■ **DIRECTIONS FOR THIS TASK**
Output everything in the listing exactly.

■ **RECORDS SHOWN**
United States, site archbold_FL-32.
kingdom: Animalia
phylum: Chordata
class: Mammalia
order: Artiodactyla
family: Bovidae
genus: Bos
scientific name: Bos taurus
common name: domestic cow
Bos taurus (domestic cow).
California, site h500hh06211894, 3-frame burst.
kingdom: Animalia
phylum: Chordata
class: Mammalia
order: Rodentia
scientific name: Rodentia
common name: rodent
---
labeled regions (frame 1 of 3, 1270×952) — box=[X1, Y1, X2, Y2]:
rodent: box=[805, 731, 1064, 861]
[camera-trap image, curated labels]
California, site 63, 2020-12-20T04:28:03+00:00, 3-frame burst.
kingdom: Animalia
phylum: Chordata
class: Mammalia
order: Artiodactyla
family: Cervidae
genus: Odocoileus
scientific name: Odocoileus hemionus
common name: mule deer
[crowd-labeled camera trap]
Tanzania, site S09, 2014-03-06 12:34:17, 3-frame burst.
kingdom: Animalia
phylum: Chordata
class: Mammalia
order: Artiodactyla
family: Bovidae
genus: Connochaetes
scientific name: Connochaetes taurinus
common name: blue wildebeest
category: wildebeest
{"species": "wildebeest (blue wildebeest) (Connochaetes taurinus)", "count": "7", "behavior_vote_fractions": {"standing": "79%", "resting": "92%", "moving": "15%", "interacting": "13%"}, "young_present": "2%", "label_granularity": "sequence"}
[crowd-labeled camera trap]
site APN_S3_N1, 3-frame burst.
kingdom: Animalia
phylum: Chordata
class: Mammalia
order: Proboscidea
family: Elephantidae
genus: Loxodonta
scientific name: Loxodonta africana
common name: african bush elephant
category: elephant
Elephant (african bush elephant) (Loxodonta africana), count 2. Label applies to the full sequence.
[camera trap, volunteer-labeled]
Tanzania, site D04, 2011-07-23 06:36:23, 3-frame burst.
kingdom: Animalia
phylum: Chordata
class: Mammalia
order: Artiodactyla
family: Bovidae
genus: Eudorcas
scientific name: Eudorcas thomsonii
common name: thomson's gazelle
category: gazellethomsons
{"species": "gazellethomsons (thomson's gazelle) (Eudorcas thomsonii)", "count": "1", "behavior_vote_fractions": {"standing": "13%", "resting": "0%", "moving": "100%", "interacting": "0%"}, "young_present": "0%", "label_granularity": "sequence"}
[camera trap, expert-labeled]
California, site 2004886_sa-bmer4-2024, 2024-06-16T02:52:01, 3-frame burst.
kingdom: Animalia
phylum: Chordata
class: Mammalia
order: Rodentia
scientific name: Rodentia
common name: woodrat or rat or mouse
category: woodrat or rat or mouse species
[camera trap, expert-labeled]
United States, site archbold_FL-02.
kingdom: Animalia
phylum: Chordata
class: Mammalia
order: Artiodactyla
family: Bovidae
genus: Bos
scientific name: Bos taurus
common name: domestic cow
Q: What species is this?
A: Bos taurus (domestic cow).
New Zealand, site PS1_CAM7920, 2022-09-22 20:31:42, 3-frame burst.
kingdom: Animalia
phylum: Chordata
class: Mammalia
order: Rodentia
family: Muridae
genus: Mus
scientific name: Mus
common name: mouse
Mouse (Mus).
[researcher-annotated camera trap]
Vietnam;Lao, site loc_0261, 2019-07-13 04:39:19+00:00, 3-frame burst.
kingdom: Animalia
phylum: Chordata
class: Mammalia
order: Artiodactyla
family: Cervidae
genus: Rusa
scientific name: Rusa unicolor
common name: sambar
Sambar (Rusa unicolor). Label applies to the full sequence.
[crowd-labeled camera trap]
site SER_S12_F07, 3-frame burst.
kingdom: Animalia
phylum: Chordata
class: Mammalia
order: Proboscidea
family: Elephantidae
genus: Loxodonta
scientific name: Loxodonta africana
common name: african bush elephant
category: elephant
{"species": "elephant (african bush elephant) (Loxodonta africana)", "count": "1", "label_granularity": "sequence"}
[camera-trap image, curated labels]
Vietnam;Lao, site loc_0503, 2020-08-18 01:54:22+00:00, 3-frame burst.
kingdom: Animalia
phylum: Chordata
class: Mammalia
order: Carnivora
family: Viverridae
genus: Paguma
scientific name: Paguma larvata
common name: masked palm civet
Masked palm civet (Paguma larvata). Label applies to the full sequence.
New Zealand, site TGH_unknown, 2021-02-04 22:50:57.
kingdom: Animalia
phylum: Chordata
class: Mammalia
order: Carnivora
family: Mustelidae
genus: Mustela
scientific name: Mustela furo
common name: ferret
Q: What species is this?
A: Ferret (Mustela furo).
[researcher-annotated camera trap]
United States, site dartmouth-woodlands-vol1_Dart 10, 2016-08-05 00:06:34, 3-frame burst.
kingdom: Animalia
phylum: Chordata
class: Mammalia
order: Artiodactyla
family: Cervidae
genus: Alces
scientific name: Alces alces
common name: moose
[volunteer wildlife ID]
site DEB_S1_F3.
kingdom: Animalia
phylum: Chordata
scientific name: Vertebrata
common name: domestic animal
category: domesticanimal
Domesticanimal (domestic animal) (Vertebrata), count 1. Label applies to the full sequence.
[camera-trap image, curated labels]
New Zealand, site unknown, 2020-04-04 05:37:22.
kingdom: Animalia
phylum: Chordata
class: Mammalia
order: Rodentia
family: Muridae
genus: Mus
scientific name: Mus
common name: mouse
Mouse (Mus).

■ **EXPECTED ANSWER**
United States, site archbold_FL-32.
kingdom: Animalia
phylum: Chordata
class: Mammalia
order: Artiodactyla
family: Bovidae
genus: Bos
scientific name: Bos taurus
common name: domestic cow
Bos taurus (domestic cow).
California, site h500hh06211894, 3-frame burst.
kingdom: Animalia
phylum: Chordata
class: Mammalia
order: Rodentia
scientific name: Rodentia
common name: rodent
---
labeled regions (frame 1 of 3, 1270×952) — box=[X1, Y1, X2, Y2]:
rodent: box=[805, 731, 1064, 861]
[camera-trap image, curated labels]
California, site 63, 2020-12-20T04:28:03+00:00, 3-frame burst.
kingdom: Animalia
phylum: Chordata
class: Mammalia
order: Artiodactyla
family: Cervidae
genus: Odocoileus
scientific name: Odocoileus hemionus
common name: mule deer
[crowd-labeled camera trap]
Tanzania, site S09, 2014-03-06 12:34:17, 3-frame burst.
kingdom: Animalia
phylum: Chordata
class: Mammalia
order: Artiodactyla
family: Bovidae
genus: Connochaetes
scientific name: Connochaetes taurinus
common name: blue wildebeest
category: wildebeest
{"species": "wildebeest (blue wildebeest) (Connochaetes taurinus)", "count": "7", "behavior_vote_fractions": {"standing": "79%", "resting": "92%", "moving": "15%", "interacting": "13%"}, "young_present": "2%", "label_granularity": "sequence"}
[crowd-labeled camera trap]
site APN_S3_N1, 3-frame burst.
kingdom: Animalia
phylum: Chordata
class: Mammalia
order: Proboscidea
family: Elephantidae
genus: Loxodonta
scientific name: Loxodonta africana
common name: african bush elephant
category: elephant
Elephant (african bush elephant) (Loxodonta africana), count 2. Label applies to the full sequence.
[camera trap, volunteer-labeled]
Tanzania, site D04, 2011-07-23 06:36:23, 3-frame burst.
kingdom: Animalia
phylum: Chordata
class: Mammalia
order: Artiodactyla
family: Bovidae
genus: Eudorcas
scientific name: Eudorcas thomsonii
common name: thomson's gazelle
category: gazellethomsons
{"species": "gazellethomsons (thomson's gazelle) (Eudorcas thomsonii)", "count": "1", "behavior_vote_fractions": {"standing": "13%", "resting": "0%", "moving": "100%", "interacting": "0%"}, "young_present": "0%", "label_granularity": "sequence"}
[camera trap, expert-labeled]
California, site 2004886_sa-bmer4-2024, 2024-06-16T02:52:01, 3-frame burst.
kingdom: Animalia
phylum: Chordata
class: Mammalia
order: Rodentia
scientific name: Rodentia
common name: woodrat or rat or mouse
category: woodrat or rat or mouse species
[camera trap, expert-labeled]
United States, site archbold_FL-02.
kingdom: Animalia
phylum: Chordata
class: Mammalia
order: Artiodactyla
family: Bovidae
genus: Bos
scientific name: Bos taurus
common name: domestic cow
Q: What species is this?
A: Bos taurus (domestic cow).
New Zealand, site PS1_CAM7920, 2022-09-22 20:31:42, 3-frame burst.
kingdom: Animalia
phylum: Chordata
class: Mammalia
order: Rodentia
family: Muridae
genus: Mus
scientific name: Mus
common name: mouse
Mouse (Mus).
[researcher-annotated camera trap]
Vietnam;Lao, site loc_0261, 2019-07-13 04:39:19+00:00, 3-frame burst.
kingdom: Animalia
phylum: Chordata
class: Mammalia
order: Artiodactyla
family: Cervidae
genus: Rusa
scientific name: Rusa unicolor
common name: sambar
Sambar (Rusa unicolor). Label applies to the full sequence.
[crowd-labeled camera trap]
site SER_S12_F07, 3-frame burst.
kingdom: Animalia
phylum: Chordata
class: Mammalia
order: Proboscidea
family: Elephantidae
genus: Loxodonta
scientific name: Loxodonta africana
common name: african bush elephant
category: elephant
{"species": "elephant (african bush elephant) (Loxodonta africana)", "count": "1", "label_granularity": "sequence"}
[camera-trap image, curated labels]
Vietnam;Lao, site loc_0503, 2020-08-18 01:54:22+00:00, 3-frame burst.
kingdom: Animalia
phylum: Chordata
class: Mammalia
order: Carnivora
family: Viverridae
genus: Paguma
scientific name: Paguma larvata
common name: masked palm civet
Masked palm civet (Paguma larvata). Label applies to the full sequence.
New Zealand, site TGH_unknown, 2021-02-04 22:50:57.
kingdom: Animalia
phylum: Chordata
class: Mammalia
order: Carnivora
family: Mustelidae
genus: Mustela
scientific name: Mustela furo
common name: ferret
Q: What species is this?
A: Ferret (Mustela furo).
[researcher-annotated camera trap]
United States, site dartmouth-woodlands-vol1_Dart 10, 2016-08-05 00:06:34, 3-frame burst.
kingdom: Animalia
phylum: Chordata
class: Mammalia
order: Artiodactyla
family: Cervidae
genus: Alces
scientific name: Alces alces
common name: moose
[volunteer wildlife ID]
site DEB_S1_F3.
kingdom: Animalia
phylum: Chordata
scientific name: Vertebrata
common name: domestic animal
category: domesticanimal
Domesticanimal (domestic animal) (Vertebrata), count 1. Label applies to the full sequence.
[camera-trap image, curated labels]
New Zealand, site unknown, 2020-04-04 05:37:22.
kingdom: Animalia
phylum: Chordata
class: Mammalia
order: Rodentia
family: Muridae
genus: Mus
scientific name: Mus
common name: mouse
Mouse (Mus).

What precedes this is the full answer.